31 Aralık 2022 Cumartesi

SEFER

Her gece gömüldüm zihnin derinlerine.

Geçmişin toprakları atıldı üzerime,

Dört farklı el tabutumda her seferinde.

Ölmek süreçtir yaşamak bir sefer.


Kaçı geldi de dineldi başımda.

Bulamadılar bir iz mezar taşımda,

Kiminin sözünde, kiminin göz yaşında.

Ölmek süreçtir yaşamak bir sefer.

30 Aralık 2022 Cuma

İÇİN

Öfke ile beslendi insan,

Kin kusmak için;

Tüm renkleri çaldılar,

Gökyüzünü siyaha boyamak için.

Bir çocuğun çocukluğunu çaldılar,

Bir avuç toprak için;

Toprağı kirlettiler,

Birkaç deste para için.

Para ile ruhlarını sattılar,

Arzuların tatmini için;

Ve köle oluverdiler,

Yalan olan her şey için.

Yalan onlardan olmadı,

Bir gün doğrunun karşısında

Yenileceğini bildiği için.

27 Aralık 2022 Salı

KARA TAYIN

Kin ve nefret tohumları serpildi toprağa,

Arkta göşyaşları birikti.

Coğrafyanın dört bir yanından

Acı bir rüzgar esti.

Kesişti tüm rüzgarlar

Boran oldu, yıktı geçti.

Toprak dayandı.

Çünkü toprak soğuk,

Toprak kuru ve taş.

Filizlendirdi başağı,

Her başakta binbir baş. 

Hasat vakti geldiğinde haset biçildi.

Bir kara tayın oldu, yenildi.

29 Kasım 2022 Salı

SINIR ÖTESİ: ÖZGÜRLÜĞÜN KÖLESİ

       Özgürlüğün tanımı yapmayacağım.
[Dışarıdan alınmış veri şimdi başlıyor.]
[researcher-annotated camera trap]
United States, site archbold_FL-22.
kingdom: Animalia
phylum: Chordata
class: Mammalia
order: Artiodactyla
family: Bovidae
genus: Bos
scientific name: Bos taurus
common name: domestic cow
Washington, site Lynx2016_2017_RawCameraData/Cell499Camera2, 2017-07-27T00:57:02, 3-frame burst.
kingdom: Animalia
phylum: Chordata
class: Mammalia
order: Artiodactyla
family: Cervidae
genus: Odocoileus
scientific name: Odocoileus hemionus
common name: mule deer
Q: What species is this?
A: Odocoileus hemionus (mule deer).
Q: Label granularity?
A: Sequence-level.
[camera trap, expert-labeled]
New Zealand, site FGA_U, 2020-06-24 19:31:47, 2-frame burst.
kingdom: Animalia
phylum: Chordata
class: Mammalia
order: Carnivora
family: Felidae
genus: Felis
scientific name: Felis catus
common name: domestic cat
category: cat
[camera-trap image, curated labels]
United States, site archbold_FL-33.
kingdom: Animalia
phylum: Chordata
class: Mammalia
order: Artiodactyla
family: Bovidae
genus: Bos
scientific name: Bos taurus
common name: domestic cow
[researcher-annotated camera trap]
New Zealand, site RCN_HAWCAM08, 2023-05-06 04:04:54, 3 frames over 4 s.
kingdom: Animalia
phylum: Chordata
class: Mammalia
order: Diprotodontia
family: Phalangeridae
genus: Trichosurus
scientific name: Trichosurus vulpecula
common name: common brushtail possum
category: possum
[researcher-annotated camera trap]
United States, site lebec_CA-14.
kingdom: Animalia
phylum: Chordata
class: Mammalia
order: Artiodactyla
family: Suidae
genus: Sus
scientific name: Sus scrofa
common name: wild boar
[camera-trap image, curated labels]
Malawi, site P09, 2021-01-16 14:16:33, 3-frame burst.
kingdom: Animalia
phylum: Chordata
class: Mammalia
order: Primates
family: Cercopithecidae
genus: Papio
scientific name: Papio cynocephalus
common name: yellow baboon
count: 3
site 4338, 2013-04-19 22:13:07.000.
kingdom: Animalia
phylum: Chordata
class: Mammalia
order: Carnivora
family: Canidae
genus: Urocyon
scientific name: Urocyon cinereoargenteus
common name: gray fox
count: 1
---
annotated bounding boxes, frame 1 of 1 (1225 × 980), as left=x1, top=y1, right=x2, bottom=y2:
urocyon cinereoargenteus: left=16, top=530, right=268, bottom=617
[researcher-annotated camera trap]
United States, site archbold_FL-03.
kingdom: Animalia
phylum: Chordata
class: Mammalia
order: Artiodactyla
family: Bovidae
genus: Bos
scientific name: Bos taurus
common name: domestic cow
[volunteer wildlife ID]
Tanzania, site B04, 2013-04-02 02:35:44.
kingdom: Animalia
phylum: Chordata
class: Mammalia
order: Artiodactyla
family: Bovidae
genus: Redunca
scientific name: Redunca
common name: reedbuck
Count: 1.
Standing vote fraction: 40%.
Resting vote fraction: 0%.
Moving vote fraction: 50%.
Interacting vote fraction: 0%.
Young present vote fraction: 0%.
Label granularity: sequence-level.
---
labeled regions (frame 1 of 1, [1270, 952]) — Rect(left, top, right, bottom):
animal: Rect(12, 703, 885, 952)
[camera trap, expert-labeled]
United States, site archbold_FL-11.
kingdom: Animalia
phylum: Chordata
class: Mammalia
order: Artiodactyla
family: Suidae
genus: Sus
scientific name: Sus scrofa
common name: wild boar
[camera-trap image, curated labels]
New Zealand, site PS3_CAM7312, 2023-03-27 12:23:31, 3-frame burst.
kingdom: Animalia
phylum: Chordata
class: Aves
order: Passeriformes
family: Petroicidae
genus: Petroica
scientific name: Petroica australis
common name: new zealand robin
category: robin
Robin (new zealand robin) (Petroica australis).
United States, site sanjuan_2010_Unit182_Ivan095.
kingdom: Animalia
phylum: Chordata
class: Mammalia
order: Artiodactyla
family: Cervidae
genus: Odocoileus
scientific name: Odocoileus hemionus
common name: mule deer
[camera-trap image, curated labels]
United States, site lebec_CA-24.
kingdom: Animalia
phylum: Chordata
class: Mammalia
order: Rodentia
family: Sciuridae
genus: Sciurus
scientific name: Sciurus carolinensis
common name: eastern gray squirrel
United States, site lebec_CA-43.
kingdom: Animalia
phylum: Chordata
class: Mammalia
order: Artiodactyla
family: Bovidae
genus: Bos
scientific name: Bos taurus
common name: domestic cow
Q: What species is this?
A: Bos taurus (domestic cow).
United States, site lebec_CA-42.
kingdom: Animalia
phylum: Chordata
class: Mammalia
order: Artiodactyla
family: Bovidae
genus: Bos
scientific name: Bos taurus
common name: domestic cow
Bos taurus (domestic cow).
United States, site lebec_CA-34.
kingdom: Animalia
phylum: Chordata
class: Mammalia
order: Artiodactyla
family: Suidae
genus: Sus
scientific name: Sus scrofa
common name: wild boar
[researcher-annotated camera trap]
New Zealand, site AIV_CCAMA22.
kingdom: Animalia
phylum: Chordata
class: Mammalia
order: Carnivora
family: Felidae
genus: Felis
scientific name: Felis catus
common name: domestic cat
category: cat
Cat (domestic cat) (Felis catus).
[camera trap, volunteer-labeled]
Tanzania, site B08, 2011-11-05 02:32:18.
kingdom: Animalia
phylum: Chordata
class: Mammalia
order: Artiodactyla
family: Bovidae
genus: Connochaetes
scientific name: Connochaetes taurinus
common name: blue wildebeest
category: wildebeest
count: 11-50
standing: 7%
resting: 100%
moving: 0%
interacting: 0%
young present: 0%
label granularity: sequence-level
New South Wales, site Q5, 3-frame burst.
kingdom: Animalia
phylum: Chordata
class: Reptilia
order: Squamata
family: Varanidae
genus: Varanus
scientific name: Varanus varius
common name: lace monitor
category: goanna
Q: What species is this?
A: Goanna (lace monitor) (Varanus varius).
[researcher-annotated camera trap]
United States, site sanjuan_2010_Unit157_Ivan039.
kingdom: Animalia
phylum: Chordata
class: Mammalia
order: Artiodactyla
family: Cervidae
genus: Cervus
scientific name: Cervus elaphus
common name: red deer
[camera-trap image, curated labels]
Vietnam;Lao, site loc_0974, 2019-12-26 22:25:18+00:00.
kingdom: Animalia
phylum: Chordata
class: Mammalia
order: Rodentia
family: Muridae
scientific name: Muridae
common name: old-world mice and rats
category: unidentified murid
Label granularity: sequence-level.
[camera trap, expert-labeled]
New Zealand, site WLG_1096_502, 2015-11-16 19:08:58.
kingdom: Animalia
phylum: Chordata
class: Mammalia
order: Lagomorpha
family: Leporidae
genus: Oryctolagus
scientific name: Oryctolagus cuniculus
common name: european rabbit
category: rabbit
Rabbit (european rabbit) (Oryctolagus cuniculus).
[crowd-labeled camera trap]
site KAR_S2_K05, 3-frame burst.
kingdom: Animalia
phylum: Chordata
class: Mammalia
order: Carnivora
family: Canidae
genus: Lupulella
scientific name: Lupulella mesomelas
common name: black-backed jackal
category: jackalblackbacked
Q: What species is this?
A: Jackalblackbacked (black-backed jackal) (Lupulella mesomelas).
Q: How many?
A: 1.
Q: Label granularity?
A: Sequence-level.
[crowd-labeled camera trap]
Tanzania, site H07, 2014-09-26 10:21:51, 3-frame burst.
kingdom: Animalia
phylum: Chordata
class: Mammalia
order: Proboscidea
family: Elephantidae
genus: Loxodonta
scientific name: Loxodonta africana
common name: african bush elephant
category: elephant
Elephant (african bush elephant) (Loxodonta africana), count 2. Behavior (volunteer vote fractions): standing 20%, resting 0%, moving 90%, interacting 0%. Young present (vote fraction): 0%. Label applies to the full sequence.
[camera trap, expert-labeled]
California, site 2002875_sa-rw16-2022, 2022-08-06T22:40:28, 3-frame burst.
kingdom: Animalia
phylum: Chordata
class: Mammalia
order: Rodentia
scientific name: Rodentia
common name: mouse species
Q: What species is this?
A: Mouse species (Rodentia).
Biliyorum ki yapacağım tanım okuyan kişi tarafından doğru bulunmayacak. Doğru bulunsa dahi yeterli olmayacak. Özgürlük, dünya da -belki de- en çok tanımlanan kelimelerden biri. Kaç milyar insan yaşadı, yaşıyor ve yaşayacaksa o kadar tanımı var oldu ve olacak.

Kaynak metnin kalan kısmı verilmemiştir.